**Given exercise:** Extend the interview below about a family receiving news by telegram of a wartime death, picking up right after its last line.

#### Text passage ####

So it was a year after he went away that he was killed?
Ah no, 17, it was, I suppose it was about 15 months, say 16 months, mmm.
And how did the family hear about it?
Oh, I think it was very hard in those days because it used to come by a telegram, delivered to the door, missing, believed killed in action, and then a long, what must have been an interminable, wait for a confirmation. I don't know how long it was. It seems to me it must have been weeks, but I don't know how long. It must have been weeks I suppose.
With your very good memory for your childhood, do you remember that telegram and do you remember what happened?
I do remember that, but I'm not sure whether I remember it because it's been reinforced by something that somebody wrote. My sister at that stage was at school and we lived in North Adelaide, and I used to be permitted to walk up to meet her on her return from school, not crossing the road, on the same side of the road as she was coming back. I would have been four at that stage and when the confirmation came I went up to meet Ruth as usual and when we came back Mother said, "Ruth, you know I've got something to tell you", and Ruth just burst into tears and said, Roma told me. And my mother said to me afterwards, "Why did you tell Ruth?" and I said, "I wanted to save you". So you know, it obviously did affect me. I have got some recollections even of the earlier time, you know, I can picture the telegram arriving and picture what happened.
It was extraordinarily responsible for a little four-year-old to feel that way ...
It was, wasn't it, yes. Yes, it rather surprised me when I heard about it later because I had forgotten it but I can still picture it. I can still picture the scene. You never know how much is your own actual memory and how much has been reinforced, do you, with these childish things.

#### Collected data ####

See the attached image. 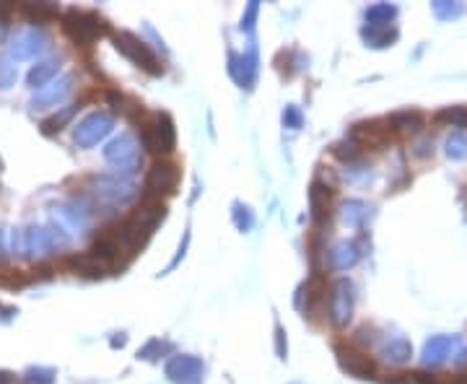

####

**Result for this exercise:**
What affect did that then have on the family life?
Oh, it had a big effect. Ah, well, first of all there was very little money because my father had been young and hadn't been able to build up anything. My mother was a very strong woman but nevertheless she — it was a terrible blow to her. One from which she never really fully recovered. She never contemplated marrying again, although various people used to suggest it. My sister and I as we got older were little horrors, we'd say, oh, we'd leave home (when I think of it, you know) but I, she, never did. I think it had a very big effect on my sister who was three years older than I; 'course, it had some effect on me but I think a bigger effect on my sister than on me.
And the financial impact in those days ...
... Was very strong, yes. Very strong.
What did your mother then live on?
Well, there was a pension and a little bit of money, but very little bit of money, and also you had to keep up appearances in those days, you know, you had to be able to do the things that other children were doing and, yes, it was a big struggle for her.
So, but she managed to maintain a place in that class, in the professional class?
She did. Yes, she did do so. She had two sisters who also lived in Adelaide and one of them was married to a barrister here, Frank Villeneuve Smith, who became very noted as a Queen's Counsel. Now, although there was no — obviously, there shouldn't have been any support from them, but they were very socially minded and my mother used to go to the races with them, and we'd all sometimes go to the theatre, usually with them. Although we'd go to the theatre on our own, but of course as we got older we used to go up in what we called 'the gods' in those days, up in the gallery. I don't think the theatre's ever been as good as it was then. In the old Theatre Royal; you wouldn't have known the old Theatre Royal in Adelaide, I suppose. It was a lovely old theatre, a little like the Theatre Royal in Hobart, which still exists and I'm talking more of our later school days and student days — people'd buy a ticket which would be comparatively reasonable and then we'd go up dirty old stairs and sit on the stairs until the doors were opened and we'd rush in and we'd sit way high up and just on the rough formed benches. So there was a lot of theatre in those days but even earlier through the relatives I, for instance, saw Pavlova when I was about, I don't know, 13 I suppose and so it wasn't really a poverty-stricken childhood; we did the things that we wanted to do but they had to be very carefully done.
Your mother must have been a very good manager to do all that on a ...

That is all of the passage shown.